Such a system has not been available in the past due to issues with speed of data capture; availability of realistic matching engine technology; and the complexity of sourcing and putting together all the required components.
Regulators globally have become increasingly concerned with algorithmic and HFT strategies since the ‘flash crash’ in 2008. However, firms are understandably reluctant to hand over their costly intellectual property, and regulators are not necessarily equipped with the resources to understand how these complex algorithms work. There are also acknowledged deficiencies in the simulators currently in use.
“A key issue in simulation is that it assumes zero market impact, wherein historic replay might trigger a strategy but then fails to take into account the impact of any HFT strategy order that is generated.” said Rob Hodgkinson. “That’s not realistic, as obviously a live market is the result of all the participants interacting with each other.”
The FD system has four key features that make it different from other approaches:
• A sophisticated simulation that takes market impact into account, generating each new order around the current bid/ask spread;
• A very fast ‘production’ matching engine that can simulate multiple markets at once;
• Injection of market events such as sector movements or a simulated ‘flash crash’ scenario to see how the algorithm will react;
• Realtime market data capture of all orders and trades to create a genetic footprint – the ‘Strategy DNA’ – of each algorithm’s behaviour.
Hodgkinson, who has been developing exchange matching systems since 1992 and has automated more than a dozen exchanges around the world, said a key new development in the FD system is a new kind of matching engine.
“A great problem that has prevented the production of this kind of sophisticated testing lab in the past is the cost of a matching engine, which is in the millions,” he said. “To test algorithms properly, you need to recreate a real environment – which may mean buying several matching engines to simulate several markets. This cost is prohibitive for even the world’s biggest firms and unthinkable for smaller one. You really need a ‘production’ matching engine that can do the job of a real matching engine but isn’t prohibitively expensive, and that’s what we have created.”
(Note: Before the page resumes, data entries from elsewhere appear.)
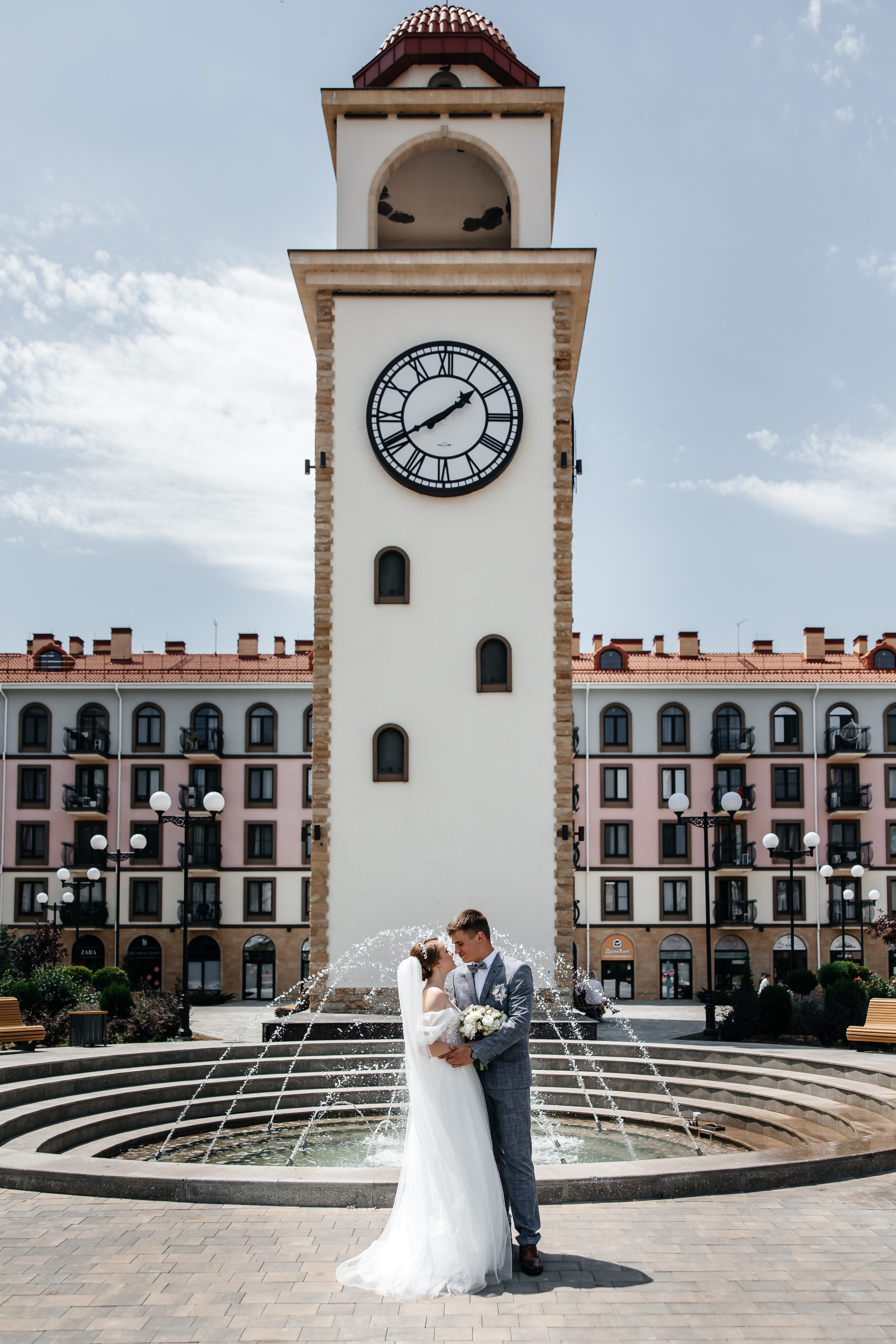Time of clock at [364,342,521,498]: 1:40
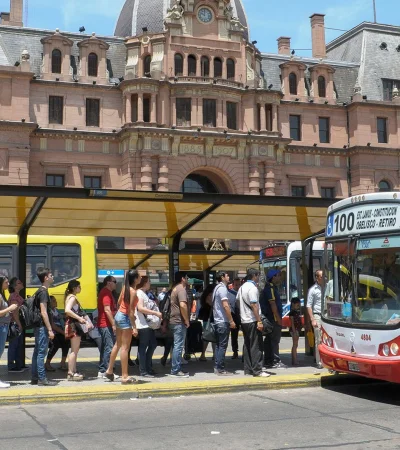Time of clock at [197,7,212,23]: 10:00
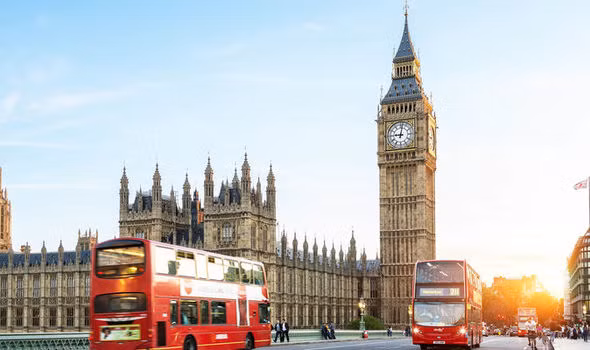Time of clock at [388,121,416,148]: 9:01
The Delta AlgoLab overcomes a number of hurdles that have been preventing such a system from being developed in the past.
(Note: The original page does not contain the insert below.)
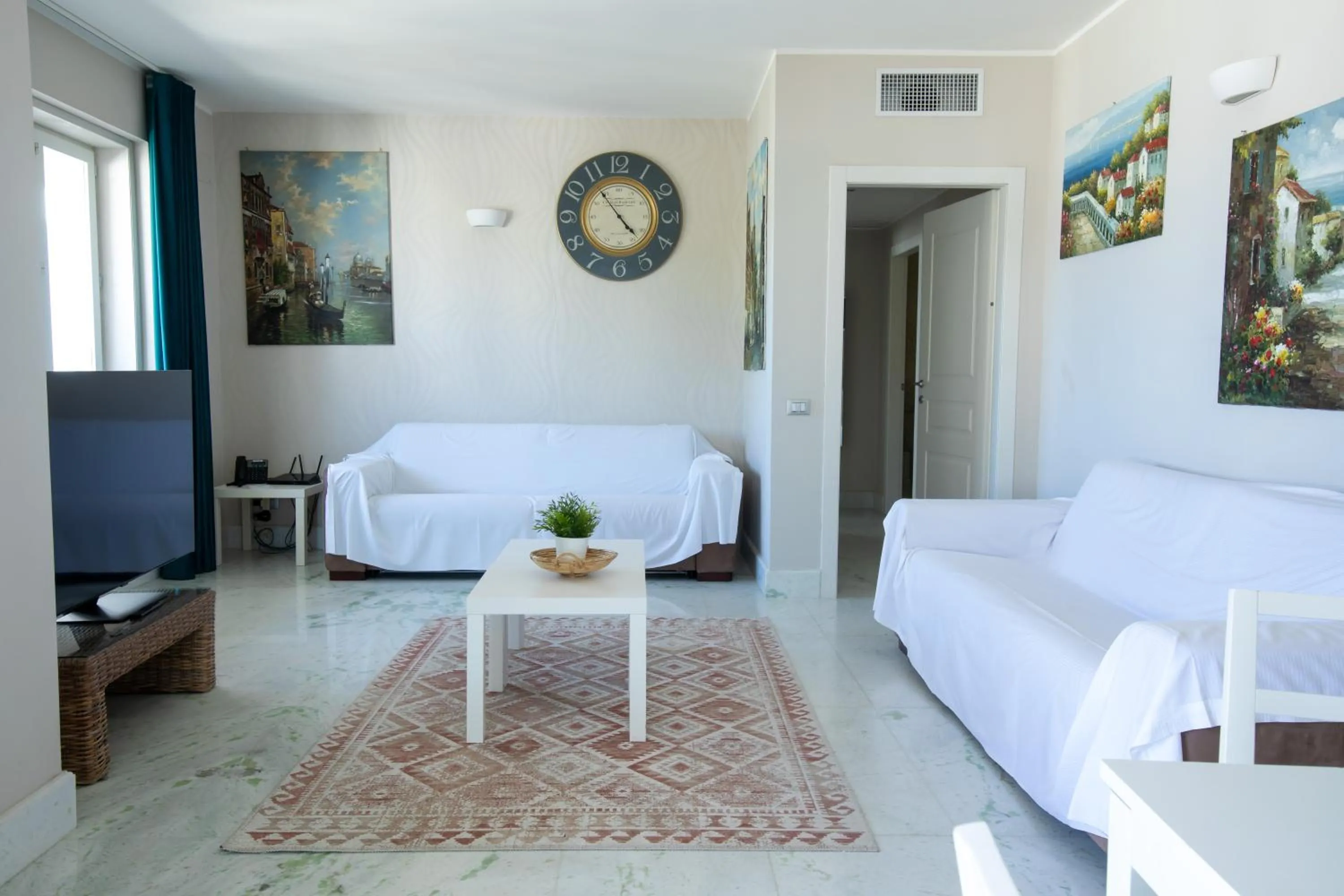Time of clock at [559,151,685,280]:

“The total cost – even excluding the matching engine – of putting together such a system has been prohibitive to date,” Hodgkinson said. “It’s a complex job to integrate all the components as they haven’t all been available from a single source. Also, firms have traditionally seen market data capture as too slow to keep pace with matching engines.”
The Delta AlgoLab captures each algorithm’s behaviour across the simulation and stores it in a sophisticated database that can analyse the algorithm’s characteristics. It then provides a detailed report of what FD is calling the ‘Strategy DNA’ – a set of metrics providing a clear behavioural description of the algorithm.
“The beauty of this kind of reporting is that it can be provided to third parties such as regulators, in layman’s terms using agreed metrics,” Hodgkinson said. “This recognises the fact that while such strategies are usually developed by high-level mathematicians, they need to be understood by a broader audience concerned with market quality. At the same time, it protects the IP inherent in the strategy.”
FD is demonstrating the Delta AlgoLab to regulators and exchanges across Asia over the coming weeks. Today they also released a whitepaper called “High-frequency regulation – A new approach to monitoring performance on the capital markets racetrack” describing the technical components for the Delta AlgoLab.